Ao ver a entrevista que Alberto Dines fez com João Roberto Marinho no seu Observatório de Imprensa, me lembrei, rindo, da ira que acometeu, aspas, o Globo quando Lula conversou com blogueiros.
O ponto do Globo é que Lula fizera uma “entrevista camarada”.
Pergunto: será que eles viram a entrevista de seu patrão? Pode haver entrevista mais “camarada”? Ou entrevista “camarada” só é um problema quando um inimigo a concede?
Não é uma entrevista exatamente nova. Foi feita há alguns meses, mas por algum motivo só agora ela foi assunto na internet.
É um tema complicado para mim. Dines foi um dos meus heróis no começo da carreira, o pioneiro da crítica da mídia no Brasil com seu Jornal dos Jornais aos domingos na Folha, na década de 1970.
Vi a entrevista inteira. Com dificuldade. Primeiro desisti, depois da apresentação bajuladora e dos sorrisos servis de Dines. (Lição número 1 de entrevista: não ria. Não aquiesça com a cabeça a cada resposta. Seja altivo.)
Depois decidi ir adiante, por motivos profissionais.
É, provavelmente, a pior coisa que Dines fez na carreira.
Dines simplesmente ignorou quanto a ditadura alavancou uma empresa que se resumia a um jornalzinho de segunda linha, O Globo, muito inferior ao Jornal do Brasil e ao Correio da Manhã, os grandes diários do Rio de Janeiro nos anos 1960.
A Globo virou grande ao receber, dos generais, uma tevê com a finalidade de apoiar a ditadura.
“Somos os maiores amigos do regime na imprensa”, dizia Roberto Marinho aos poderosos da ditadura quando lhes ia pedir favores e mamatas, conforme está registrado num livro que traz os papeis pessoais de Geisel.
Dines perde também uma chance inestimável de indagar uma coisa de João Roberto quando este se queixa dos “impostos pesados” que recaem sobre as empresas de mídia.

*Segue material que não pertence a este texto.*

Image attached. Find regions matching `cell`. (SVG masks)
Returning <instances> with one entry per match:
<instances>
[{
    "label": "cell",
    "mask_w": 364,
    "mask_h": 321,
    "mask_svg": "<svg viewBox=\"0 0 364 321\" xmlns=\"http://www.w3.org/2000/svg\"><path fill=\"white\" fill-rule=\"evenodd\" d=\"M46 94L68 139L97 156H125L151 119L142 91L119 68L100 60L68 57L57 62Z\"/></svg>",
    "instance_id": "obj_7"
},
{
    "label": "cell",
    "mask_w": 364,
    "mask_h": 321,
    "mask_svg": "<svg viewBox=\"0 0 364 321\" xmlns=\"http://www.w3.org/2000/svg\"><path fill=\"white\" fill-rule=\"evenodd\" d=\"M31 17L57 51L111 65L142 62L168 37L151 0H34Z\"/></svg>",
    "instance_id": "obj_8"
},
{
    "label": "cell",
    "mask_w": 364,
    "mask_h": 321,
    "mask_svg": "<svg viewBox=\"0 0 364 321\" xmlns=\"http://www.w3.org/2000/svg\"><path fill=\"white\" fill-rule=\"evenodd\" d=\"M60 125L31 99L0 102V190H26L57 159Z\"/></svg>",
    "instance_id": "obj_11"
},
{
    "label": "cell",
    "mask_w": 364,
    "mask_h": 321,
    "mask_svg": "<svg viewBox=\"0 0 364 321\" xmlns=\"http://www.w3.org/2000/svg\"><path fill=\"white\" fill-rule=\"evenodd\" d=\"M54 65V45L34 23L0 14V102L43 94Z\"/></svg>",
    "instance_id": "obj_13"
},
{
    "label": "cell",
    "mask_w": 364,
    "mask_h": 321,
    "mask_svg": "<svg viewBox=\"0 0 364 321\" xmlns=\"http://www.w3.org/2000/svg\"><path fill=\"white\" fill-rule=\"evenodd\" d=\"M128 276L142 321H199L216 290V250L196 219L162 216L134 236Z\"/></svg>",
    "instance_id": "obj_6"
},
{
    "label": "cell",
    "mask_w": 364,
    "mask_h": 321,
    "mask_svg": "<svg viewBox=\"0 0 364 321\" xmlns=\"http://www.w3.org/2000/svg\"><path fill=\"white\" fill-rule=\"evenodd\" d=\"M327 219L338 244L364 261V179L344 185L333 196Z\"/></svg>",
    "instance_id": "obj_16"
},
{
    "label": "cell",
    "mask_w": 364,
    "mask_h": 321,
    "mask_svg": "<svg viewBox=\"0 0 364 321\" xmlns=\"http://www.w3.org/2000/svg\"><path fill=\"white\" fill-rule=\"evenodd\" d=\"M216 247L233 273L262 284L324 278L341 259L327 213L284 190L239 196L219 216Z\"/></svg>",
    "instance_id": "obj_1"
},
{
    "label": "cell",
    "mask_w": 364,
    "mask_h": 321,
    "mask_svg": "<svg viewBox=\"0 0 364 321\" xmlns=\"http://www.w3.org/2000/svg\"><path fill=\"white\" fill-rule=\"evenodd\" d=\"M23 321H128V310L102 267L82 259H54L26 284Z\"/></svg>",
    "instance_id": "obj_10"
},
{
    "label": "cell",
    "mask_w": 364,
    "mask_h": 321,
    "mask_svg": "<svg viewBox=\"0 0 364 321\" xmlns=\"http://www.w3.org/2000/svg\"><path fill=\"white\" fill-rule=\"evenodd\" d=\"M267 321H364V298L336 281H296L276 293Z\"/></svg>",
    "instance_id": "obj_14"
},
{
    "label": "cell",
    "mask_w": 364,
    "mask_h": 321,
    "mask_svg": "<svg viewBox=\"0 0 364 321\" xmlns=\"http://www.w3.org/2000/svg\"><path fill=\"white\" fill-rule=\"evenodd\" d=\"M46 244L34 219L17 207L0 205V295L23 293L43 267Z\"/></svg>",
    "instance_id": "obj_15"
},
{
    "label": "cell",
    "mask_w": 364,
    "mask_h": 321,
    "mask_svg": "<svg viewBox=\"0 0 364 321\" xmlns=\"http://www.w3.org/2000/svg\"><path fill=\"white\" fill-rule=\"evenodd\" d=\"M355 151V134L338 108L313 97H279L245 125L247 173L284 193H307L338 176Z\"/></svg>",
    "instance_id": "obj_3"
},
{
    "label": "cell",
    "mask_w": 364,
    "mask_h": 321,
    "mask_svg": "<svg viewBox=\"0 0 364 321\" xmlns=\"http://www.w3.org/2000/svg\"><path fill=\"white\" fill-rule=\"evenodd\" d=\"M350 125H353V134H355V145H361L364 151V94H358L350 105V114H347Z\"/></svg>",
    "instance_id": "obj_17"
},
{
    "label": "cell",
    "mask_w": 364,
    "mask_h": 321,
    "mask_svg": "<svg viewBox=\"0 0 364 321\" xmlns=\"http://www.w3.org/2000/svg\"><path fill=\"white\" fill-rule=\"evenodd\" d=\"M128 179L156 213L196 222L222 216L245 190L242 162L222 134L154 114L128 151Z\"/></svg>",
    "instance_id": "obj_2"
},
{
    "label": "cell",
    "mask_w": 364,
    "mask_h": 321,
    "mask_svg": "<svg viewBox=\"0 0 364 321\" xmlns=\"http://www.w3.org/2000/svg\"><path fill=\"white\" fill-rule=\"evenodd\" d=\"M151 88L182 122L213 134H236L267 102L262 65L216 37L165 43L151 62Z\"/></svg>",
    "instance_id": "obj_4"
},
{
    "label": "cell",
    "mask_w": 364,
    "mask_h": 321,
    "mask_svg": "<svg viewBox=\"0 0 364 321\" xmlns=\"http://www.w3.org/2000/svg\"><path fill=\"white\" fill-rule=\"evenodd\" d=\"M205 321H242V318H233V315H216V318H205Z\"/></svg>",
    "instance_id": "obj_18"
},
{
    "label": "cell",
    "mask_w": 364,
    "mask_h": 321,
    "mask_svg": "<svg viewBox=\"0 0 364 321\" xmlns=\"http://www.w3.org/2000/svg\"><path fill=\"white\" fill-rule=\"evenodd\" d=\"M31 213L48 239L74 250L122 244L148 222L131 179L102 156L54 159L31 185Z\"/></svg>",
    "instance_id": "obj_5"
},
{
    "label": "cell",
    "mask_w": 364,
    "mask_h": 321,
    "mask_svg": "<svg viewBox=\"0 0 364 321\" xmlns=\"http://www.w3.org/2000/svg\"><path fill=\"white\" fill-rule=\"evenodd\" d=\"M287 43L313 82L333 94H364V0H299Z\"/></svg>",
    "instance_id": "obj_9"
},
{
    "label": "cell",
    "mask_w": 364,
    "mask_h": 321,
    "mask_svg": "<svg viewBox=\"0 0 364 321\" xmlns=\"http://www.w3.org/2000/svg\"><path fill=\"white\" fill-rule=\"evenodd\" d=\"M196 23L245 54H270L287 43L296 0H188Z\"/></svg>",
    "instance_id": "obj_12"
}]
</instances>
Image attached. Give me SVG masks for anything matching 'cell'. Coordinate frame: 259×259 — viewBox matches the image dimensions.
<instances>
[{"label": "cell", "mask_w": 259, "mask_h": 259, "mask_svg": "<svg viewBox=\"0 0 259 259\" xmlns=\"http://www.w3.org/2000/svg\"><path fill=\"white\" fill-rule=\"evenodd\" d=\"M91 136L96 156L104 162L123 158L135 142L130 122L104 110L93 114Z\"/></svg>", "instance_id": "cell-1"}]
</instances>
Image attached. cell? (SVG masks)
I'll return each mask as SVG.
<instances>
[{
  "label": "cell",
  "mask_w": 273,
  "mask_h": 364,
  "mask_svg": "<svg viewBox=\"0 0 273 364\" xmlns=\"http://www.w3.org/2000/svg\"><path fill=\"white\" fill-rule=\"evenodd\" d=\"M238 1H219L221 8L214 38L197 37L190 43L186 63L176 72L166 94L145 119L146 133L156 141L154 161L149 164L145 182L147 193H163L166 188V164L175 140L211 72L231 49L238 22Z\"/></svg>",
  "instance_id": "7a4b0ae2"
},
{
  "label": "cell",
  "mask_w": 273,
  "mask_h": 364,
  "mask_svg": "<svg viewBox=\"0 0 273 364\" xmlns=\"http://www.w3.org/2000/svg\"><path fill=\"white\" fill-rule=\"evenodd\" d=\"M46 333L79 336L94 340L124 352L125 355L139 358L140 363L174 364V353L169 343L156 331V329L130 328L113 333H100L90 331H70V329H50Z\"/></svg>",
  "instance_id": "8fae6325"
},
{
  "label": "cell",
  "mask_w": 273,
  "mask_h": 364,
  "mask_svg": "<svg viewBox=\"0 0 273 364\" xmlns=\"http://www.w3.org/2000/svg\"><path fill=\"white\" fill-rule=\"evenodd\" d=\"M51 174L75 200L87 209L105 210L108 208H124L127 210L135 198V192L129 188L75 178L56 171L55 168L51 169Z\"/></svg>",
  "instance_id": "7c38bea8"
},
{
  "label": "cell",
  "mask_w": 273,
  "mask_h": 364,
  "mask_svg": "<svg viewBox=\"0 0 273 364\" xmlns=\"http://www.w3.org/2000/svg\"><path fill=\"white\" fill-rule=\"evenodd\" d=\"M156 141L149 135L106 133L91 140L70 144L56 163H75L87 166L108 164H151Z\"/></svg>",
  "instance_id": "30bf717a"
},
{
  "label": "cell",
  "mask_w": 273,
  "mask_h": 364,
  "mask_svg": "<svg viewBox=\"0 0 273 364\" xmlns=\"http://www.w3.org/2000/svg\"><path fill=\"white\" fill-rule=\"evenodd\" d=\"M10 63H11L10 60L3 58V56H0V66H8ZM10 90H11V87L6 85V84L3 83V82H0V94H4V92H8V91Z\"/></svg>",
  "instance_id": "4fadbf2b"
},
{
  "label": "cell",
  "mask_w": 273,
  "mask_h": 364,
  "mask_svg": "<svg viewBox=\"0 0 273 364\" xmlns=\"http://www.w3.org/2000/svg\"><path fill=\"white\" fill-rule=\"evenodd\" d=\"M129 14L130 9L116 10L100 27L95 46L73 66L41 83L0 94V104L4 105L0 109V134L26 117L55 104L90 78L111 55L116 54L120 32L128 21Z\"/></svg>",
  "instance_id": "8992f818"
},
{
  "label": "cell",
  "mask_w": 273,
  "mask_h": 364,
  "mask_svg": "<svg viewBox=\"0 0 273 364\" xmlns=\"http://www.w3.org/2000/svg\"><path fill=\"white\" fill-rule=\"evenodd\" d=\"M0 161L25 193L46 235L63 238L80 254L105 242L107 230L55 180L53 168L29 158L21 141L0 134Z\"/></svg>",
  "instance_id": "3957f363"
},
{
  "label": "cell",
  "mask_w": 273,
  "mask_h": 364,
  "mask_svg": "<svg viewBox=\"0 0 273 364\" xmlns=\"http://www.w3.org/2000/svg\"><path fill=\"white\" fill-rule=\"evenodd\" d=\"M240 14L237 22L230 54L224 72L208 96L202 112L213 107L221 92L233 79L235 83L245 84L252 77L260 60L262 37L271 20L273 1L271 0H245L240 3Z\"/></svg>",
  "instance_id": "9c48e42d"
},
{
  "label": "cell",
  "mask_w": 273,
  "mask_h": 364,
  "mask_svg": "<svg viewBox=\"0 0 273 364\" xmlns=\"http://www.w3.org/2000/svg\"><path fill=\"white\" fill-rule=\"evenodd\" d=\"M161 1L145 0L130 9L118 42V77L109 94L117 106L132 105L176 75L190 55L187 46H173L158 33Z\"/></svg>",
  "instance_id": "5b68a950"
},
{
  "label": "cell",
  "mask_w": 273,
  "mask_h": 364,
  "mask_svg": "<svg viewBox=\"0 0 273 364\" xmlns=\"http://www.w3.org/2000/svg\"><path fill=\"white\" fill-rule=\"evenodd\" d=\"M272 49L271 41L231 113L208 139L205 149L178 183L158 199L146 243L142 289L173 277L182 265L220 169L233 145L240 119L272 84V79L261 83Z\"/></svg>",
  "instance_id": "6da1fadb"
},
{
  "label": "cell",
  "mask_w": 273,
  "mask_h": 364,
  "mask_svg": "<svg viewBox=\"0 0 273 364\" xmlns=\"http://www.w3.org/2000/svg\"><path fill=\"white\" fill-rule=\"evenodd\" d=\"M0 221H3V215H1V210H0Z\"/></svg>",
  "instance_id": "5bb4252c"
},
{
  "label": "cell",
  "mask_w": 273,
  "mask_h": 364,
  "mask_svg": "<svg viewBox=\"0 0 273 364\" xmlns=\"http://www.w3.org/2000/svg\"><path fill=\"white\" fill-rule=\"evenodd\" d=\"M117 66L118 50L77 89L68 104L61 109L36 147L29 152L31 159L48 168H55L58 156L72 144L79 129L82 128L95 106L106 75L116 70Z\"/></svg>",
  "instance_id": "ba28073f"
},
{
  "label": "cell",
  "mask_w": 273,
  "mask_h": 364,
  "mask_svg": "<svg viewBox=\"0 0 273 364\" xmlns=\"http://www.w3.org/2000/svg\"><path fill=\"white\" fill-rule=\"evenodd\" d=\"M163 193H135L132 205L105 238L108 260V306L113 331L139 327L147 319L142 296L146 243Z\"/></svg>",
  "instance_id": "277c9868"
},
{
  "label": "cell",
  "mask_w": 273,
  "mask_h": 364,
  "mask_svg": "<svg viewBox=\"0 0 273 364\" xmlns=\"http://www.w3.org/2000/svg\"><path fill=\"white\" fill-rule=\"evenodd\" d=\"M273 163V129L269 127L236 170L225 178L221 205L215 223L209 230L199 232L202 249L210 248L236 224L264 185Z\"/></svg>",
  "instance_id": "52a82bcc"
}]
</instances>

Se são pesados os impostos, como se explica que a família Marinho seja a mais rica do Brasil? Com o dinheiro da geleia de mocotó Colombo, que no passado fez parte dos negócios da família?
Dines serve o tempo todo de escada para João Roberto. Ele ouve, sem retrucar, que o Globo é “pluralista” porque publica articulistas de esquerda.
Pausa para rir.
Faça uma conta. Quantos colunistas conservadores as Organizações Globo têm em suas variadas mídias? Agora conte os colunistas progressitas.
Um para dez?
É a mesma defesa ridícula que a Folha faz de sua “pluralidade”. Para cada dez conservadores, a Folha abria um Saflatle, e isso dá direito a ela de se definir “plural”.
Dines, ao tocar na regulamentação, ouve sorrindo JRM dizer que os Estados Unidos erraram ao não permitir a concentração de mídia.
A entrevista já começa torta. Dines pergunta se a Globo não sente falta de concorrência.
Ora, a Globo é famosa por tentar exterminar de todas as formas a concorrência.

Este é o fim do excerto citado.